[Goal]: Rewrite the stretch of items from the line containing "What does the" through the last item, replacing "camera" with "lens" and leaving everything else unchanged.

[Rows of spatial question data]
►

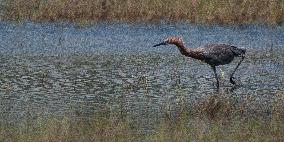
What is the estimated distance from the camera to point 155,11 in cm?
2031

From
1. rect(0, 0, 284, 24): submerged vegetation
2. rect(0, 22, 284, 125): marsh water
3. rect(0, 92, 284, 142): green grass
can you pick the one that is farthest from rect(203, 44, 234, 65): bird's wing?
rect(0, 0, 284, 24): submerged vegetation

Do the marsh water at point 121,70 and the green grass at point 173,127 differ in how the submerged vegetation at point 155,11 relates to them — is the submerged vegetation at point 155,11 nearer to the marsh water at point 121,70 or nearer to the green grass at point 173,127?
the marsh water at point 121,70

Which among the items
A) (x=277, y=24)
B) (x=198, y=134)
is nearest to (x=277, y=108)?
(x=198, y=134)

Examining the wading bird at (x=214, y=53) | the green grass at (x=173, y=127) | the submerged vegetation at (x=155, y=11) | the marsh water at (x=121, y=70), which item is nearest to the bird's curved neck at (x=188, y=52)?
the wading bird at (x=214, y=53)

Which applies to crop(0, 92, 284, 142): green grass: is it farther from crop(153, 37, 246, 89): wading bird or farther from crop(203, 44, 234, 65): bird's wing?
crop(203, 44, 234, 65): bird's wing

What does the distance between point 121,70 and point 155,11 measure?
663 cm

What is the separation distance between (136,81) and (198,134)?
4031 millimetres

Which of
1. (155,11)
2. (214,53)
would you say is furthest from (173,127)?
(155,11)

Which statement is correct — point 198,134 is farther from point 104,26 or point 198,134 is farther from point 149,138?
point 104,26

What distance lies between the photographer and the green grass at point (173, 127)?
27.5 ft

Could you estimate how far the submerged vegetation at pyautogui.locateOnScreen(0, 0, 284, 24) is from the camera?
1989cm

◄

[Answer to the problem]:
What does the distance between point 121,70 and point 155,11 measure?
663 cm

What is the separation distance between (136,81) and (198,134)?
4031 millimetres

Which of
1. (155,11)
2. (214,53)
would you say is furthest from (173,127)?
(155,11)

Which statement is correct — point 198,134 is farther from point 104,26 or point 198,134 is farther from point 149,138?
point 104,26

What distance lies between the photographer and the green grass at point (173, 127)?
27.5 ft

Could you estimate how far the submerged vegetation at pyautogui.locateOnScreen(0, 0, 284, 24) is from the lens?
1989cm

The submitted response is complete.